As such, a President who has long based his foreign policy on how it will play at home may be tempted to intervene in Syria's growing humanitarian crisis by way of swift, dynamic action that is utterly lacking in continuity or consistency.
While Obama is inching towards a response to the Syrian use of chemical weapons, there is much he can learn from another country that has acted on its own red line with regards to the rogue regime of Syrian President Bashar Assad: Israel.
Israel has declared openly that it will prevent new arms from being transferred from Syria to the Hezbollah terrorist group, based in Lebanon. Without openly admitting it, Jerusalem has acted to enforce this threshold.
Israel's own Syria policy should hearten the overwhelming majority of Americans who recoil at the idea of another foreign entanglement. Israel has proven that it's possible to prevent game-changing sophisticated weapons, including long range missiles, flowing from Syria to the Hezbollah without the need to put boots on the ground. Furthermore, Israel's targeted military strikes have been conducted without the country being dragged into Syria's civil war.
Beyond the lessons that the U.S. administration can learn from Israel with regards to viable military options, the U.S. President needs to demonstrate the intestinal fortitude required to make a complete, sudden change in principle and attitude.

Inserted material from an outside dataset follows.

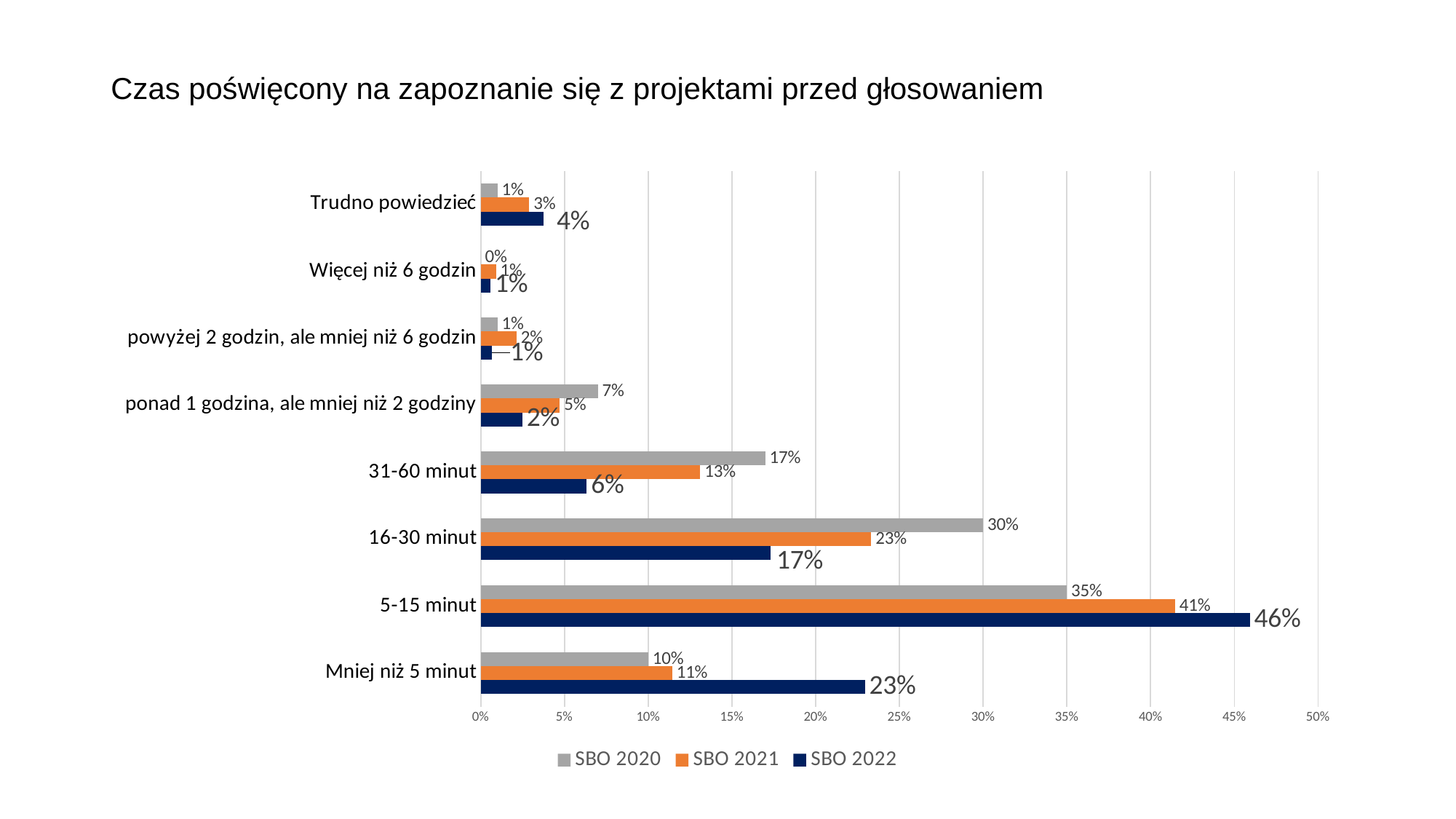
Which is larger for "16-30 minut": the SBO 2021 value or the SBO 2022 value? SBO 2021 Which category has the lowest value for SBO 2020? Więcej niż 6 godzin What kind of chart is shown on the slide? Bar chart What is the title of the chart? Czas poświęcony na zapoznanie się z projektami przed głosowaniem How many categories are shown on the chart? 8 Which category has the highest value for SBO 2022? 5-15 minut What is the value for SBO 2021 in the "31-60 minut" category? 13% What is the value for SBO 2022 in the "5-15 minut" category? 46% How many series does the legend list? 3 What is the value for SBO 2020 in the "16-30 minut" category? 30% What is the difference between the SBO 2022 and SBO 2020 values for "Mniej niż 5 minut"? 13% Which series is shown in orange in the legend? SBO 2021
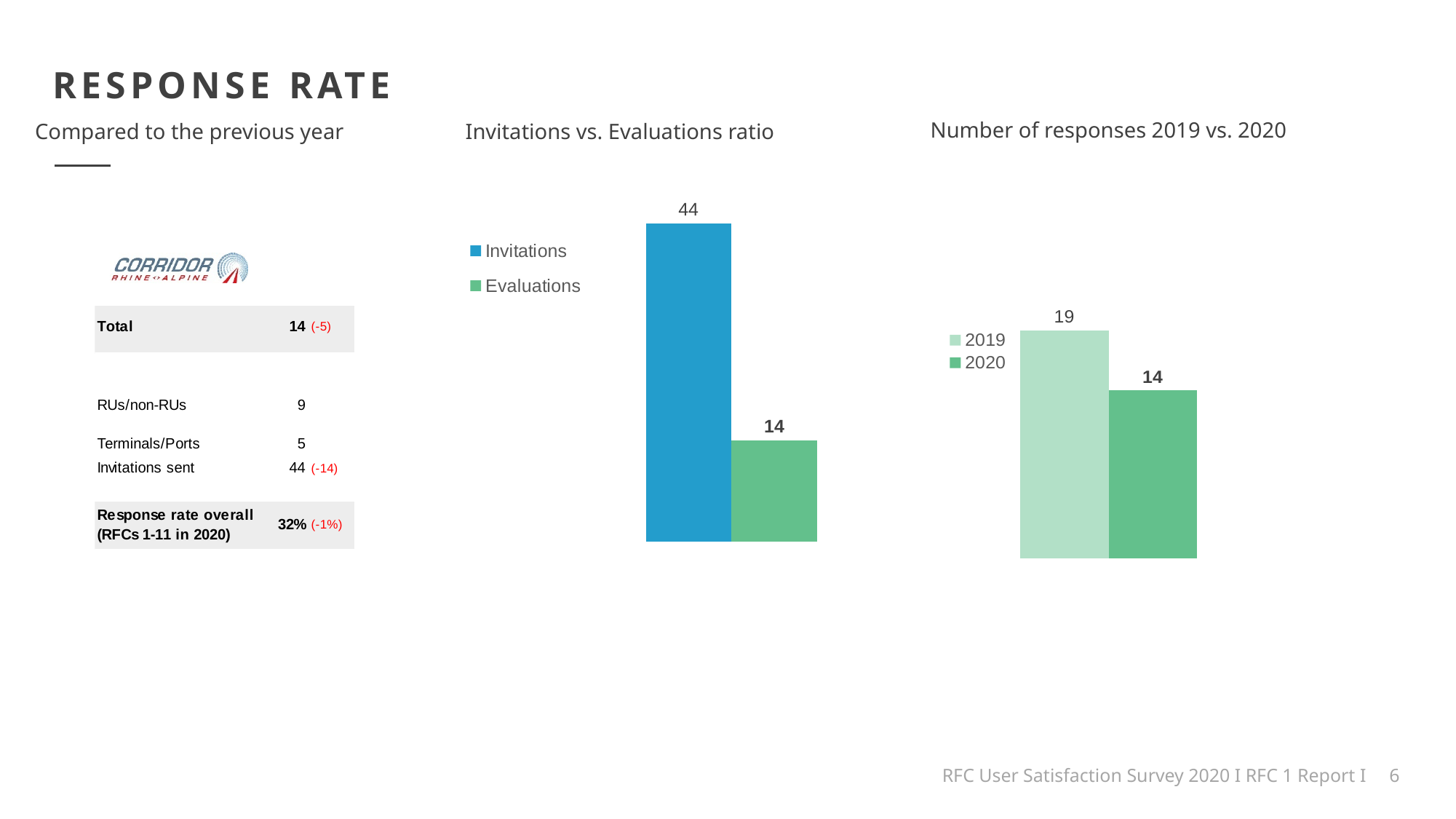
In the 'Number of responses 2019 vs. 2020' chart, how many series does the legend list? 2 In the 'Invitations vs. Evaluations ratio' chart, how many series does the legend list? 2 In the 'Number of responses 2019 vs. 2020' chart, what is the value for 2020? 14 In the 'Invitations vs. Evaluations ratio' chart, what is the value for Evaluations? 14 In the 'Number of responses 2019 vs. 2020' chart, what is the value for 2019? 19 In the 'Invitations vs. Evaluations ratio' chart, which series has the higher value? Invitations In the 'Number of responses 2019 vs. 2020' chart, by how much did the number of responses fall from 2019 to 2020? 5 In the 'Invitations vs. Evaluations ratio' chart, what is the difference between Invitations and Evaluations? 30 In the 'Invitations vs. Evaluations ratio' chart, what colour is the Invitations bar? Blue In the 'Number of responses 2019 vs. 2020' chart, which year has the lower number of responses? 2020 In the 'Invitations vs. Evaluations ratio' chart, what is the value for Invitations? 44 What kind of chart is the 'Invitations vs. Evaluations ratio' chart? Bar chart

Indeed, Obama's realpolitik outlook views unrest as more dangerous than injustice and a functioning balance of power as more important than human rights.
And with Obama's value-free foreign policy being nurtured and perpetuated by an inner circle of advisers who constantly talk about how it will be virtually impossible for the United States to achieve any desirable goal in Syria, how wouldn't this have an effect on the public's attitude?
In contrast, Israeli Prime Minister Binyamin Netanyahu has damned the torpedoes, continuing with the planned course of action despite a calculated risk that Syria, Hezbollah or Iran will retaliate for its air raids.
It should be noted that to date, the response of Israel's and the United States' common enemies to Israel's repeated bombing of Syria has been muted.